Company leaves one group and joins a Group REIT

T and Z are members of group V. Z transferred a property to T on 30 June 2005 at a no gain/no loss value of 1,500. The market value at that date was 2,000. An existing Group REIT acquires T on 31 May 2007, when the market value of the property is 2,300. All companies have 31 December accounting dates.

The sale of T by V triggers a deemed disposal and acquisition of the property by T at its market value on 30 June 2005 (section 179(3) TCGA). The gain (before indexation) of 500 is treated as accruing to T on 1 January 2007 (section 179(4), being later than the date of the section 179(3) deemed sale and reacquisition). This gain is taxable on T in the accounting period that runs from 1 January to 31 May 2007 (the old one ceases and a new one begins when the UK-REIT regime first applies to T).

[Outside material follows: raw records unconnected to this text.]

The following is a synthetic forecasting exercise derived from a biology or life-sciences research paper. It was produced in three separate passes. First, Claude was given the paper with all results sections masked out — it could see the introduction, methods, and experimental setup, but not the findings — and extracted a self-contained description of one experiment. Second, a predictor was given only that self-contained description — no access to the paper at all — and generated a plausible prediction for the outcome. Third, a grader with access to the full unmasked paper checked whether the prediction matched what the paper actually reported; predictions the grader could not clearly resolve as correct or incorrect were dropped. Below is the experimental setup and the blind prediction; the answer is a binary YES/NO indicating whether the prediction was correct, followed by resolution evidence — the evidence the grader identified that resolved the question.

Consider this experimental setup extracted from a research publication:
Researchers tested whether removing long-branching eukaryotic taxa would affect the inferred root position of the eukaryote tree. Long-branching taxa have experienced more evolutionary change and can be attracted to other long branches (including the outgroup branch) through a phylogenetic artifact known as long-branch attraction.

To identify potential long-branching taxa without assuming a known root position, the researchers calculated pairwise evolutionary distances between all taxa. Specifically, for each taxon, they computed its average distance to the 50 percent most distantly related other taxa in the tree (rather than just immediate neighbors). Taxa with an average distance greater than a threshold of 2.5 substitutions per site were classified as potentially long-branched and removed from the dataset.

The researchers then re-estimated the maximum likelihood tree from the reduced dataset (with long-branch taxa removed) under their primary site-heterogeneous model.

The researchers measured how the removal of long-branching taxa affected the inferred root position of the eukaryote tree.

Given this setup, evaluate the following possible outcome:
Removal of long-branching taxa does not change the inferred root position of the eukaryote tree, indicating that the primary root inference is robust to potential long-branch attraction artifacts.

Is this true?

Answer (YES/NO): YES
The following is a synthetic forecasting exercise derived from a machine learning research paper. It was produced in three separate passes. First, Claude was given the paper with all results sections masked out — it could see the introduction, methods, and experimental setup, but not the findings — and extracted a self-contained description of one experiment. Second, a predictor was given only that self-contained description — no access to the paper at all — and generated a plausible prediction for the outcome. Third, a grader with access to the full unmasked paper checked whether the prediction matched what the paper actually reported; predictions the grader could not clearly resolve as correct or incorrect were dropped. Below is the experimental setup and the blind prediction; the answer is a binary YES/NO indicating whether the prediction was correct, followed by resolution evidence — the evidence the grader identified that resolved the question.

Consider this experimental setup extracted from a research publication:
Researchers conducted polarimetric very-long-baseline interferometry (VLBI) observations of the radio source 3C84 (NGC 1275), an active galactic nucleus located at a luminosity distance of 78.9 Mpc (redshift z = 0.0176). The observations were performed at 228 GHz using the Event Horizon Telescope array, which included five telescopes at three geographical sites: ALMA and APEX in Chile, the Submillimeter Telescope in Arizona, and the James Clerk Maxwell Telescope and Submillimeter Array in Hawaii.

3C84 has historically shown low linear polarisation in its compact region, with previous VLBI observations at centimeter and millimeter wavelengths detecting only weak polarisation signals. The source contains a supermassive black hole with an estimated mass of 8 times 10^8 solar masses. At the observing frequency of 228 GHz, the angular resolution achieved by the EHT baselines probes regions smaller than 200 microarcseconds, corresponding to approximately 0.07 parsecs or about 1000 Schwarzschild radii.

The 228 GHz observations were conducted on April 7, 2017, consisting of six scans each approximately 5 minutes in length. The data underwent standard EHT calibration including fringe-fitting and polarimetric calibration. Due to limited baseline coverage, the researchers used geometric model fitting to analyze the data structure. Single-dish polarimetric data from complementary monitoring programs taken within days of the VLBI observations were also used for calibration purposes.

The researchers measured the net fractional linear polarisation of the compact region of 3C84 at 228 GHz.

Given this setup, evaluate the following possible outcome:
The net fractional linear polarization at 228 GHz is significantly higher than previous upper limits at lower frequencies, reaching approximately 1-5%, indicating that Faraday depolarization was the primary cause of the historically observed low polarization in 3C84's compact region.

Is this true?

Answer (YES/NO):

When T joins the Group REIT, there is another deemed sale and reacquisition of the property, at market value 2,300 (section 111(2) and (3) FA 2006). The gain of 300 between the section 179(3) deemed sale and reacquisition and the section 111(2) one, is ignored (section 111(7) FA 2006). T will pay an Entry Charge of 46 in respect of the property.

Company leaves a Group REIT

T and A are members of Group REIT G. A transferred a property to T on 30 June 2007 at a no gain/no loss value of 1,500. The market value at that date was 2,000. A company (which is not a UK-REIT) acquires T on 31 May 2008, when the market value of the property is 2,300. All companies have 31 December accounting dates.

The sale of T by G triggers a deemed disposal and acquisition of the property by T at its market value on 30 June 2007 (section 179(3) TCGA). The gain (before indexation) of 500 is treated as accruing to T on 1 January 2008 (section 179(4), being later than the date of the section 179(3) deemed sale and reacquisition). This gain accrues to T in the accounting period that runs from 1 January to 31 May 2008 (the old one ceases and a new one begins when the UK-REIT regime ceases to apply to T). This gain accrues while T is within the regime, and is therefore exempt under section 124 FA 2006.

When T leaves the Group REIT G, there is another deemed sale and reacquisition of the property, at market value 2,300 (section 131(2) and (3) FA 2006). The gain of 300 between the section 179(3) deemed sale and reacquisition and the section 131(2) one, is also ignored under section 124 FA 2006. The base cost of the property to T for future disposals is 2,300, and there are no deferred gains waiting to resurface.